* [Texto apresentado]:
────

O Ministério da Educação está
preparando uma Revolução Cultural que transformará Mao Tsé-Tung em um moderado
pedagogo, quase um “reacionário burguês.” Sob o disfarce de “consulta pública”,
pretende até junho “aprovar” uma radical mudança nos currículos dos ensinos
fundamental e médio — antigos primeiro e segundo graus. Nem a União Soviética
teve coragem de fazer uma mudança tão drástica como a “Base Nacional Comum
Curricular.”
No caso do ensino de História,
é um duro golpe. Mais ainda: é um crime de lesa-pátria. Vou comentar somente o
currículo de História do ensino médio. Foi simplesmente suprimida a História
Antiga. Seguindo a vontade dos comissários-educadores do PT, não teremos mais
nenhuma aula que trata da Mesopotâmia ou do Egito. Da herança greco-latina os
nossos alunos nada saberão. A filosofia grega para que serve? E a democracia
ateniense? E a cultura grega? E a herança romana? E o nascimento do
cristianismo? E o Império Romano? Isto só para lembrar temas que são essenciais
à nossa cultura, à nossa história, à nossa tradição.
Mas os comissários-educadores —
e sua sanha anticivilizatória — odeiam também a História Medieval. Afinal, são
dez séculos inúteis, presumo. Toda a expansão do cristianismo e seus reflexos
na cultura ocidental, o mundo islâmico, as Cruzadas, as transformações
econômico-políticas, especialmente a partir do século XI, são desprezadas. O
Renascimento — em todas as suas variações — foi simplesmente ignorado. Parece
mentira, mas, infelizmente, não é. Mas tem mais: a Revolução Industrial não é
citada uma vez sequer, assim como a Revolução Francesa ou as revoluções
inglesas do século XVII.
O apagamento da História, ao
estilo Ministério da Verdade de “1984,” não perdoou a história dos Estados
Unidos — neste caso, abriu exceção somente para a região onde esteve presente a
escravidão. Do século XIX europeu, tudo foi jogado na lata de lixo: as
unificações alemã e italiana, as revoluções — como a de 1848 —, os dilemas
político-ideológicos, as mudanças econômicas, entre outros temas clássicos e
indispensáveis à nossa História.
Os policiais da verdade não
perdoaram também a História do Brasil. Os movimentos pré-independentistas —
como as Conjurações Mineira e Baiana — não existiram, ao menos no novo
currículo. As transformações do século XIX, a economia cafeeira, a transição
para a industrialização foram desconsideradas, assim como a relação entre as
diversas constituições e o momento histórico do país, isto só para ficar em
alguns exemplos.

────

* [Detalhes do exercício]: De acordo com o texto sobre o currículo de História, até quando o Ministério da Educação pretende aprovar a mudança nos currículos dos ensinos fundamental e médio? Responda com base somente no texto.

────

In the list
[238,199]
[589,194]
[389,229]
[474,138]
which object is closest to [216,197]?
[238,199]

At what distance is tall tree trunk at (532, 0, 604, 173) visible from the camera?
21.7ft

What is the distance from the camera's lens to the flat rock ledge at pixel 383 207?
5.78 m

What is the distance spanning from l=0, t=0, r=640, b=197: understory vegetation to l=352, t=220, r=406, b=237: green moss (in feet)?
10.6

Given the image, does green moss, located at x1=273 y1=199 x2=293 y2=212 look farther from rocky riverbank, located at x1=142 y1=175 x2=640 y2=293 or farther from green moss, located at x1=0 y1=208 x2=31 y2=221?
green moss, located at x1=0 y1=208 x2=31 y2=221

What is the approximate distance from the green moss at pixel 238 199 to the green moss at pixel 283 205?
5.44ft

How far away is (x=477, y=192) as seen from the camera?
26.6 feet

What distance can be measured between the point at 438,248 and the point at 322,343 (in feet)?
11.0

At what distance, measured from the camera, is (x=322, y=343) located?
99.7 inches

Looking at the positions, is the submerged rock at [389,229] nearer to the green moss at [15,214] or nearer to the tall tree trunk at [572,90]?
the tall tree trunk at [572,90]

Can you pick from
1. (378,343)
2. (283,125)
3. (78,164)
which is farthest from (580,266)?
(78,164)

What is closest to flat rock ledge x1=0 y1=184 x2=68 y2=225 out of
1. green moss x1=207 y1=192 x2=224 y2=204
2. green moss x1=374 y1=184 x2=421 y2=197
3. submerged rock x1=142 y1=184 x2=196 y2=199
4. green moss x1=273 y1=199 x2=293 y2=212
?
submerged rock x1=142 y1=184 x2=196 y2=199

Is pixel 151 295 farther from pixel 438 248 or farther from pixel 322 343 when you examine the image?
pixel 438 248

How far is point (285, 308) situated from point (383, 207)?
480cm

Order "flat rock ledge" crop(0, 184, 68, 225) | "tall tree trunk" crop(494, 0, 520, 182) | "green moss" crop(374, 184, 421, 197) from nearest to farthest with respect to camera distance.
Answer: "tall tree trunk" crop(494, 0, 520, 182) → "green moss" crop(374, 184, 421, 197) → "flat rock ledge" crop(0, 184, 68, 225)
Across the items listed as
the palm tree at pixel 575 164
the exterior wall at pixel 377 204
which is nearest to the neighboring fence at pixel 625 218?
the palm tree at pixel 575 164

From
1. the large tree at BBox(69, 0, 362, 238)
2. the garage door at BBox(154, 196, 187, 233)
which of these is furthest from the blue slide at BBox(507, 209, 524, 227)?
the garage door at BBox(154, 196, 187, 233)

────

* [Resultado da tarefa]: O Ministério da Educação pretende aprovar a mudança até junho.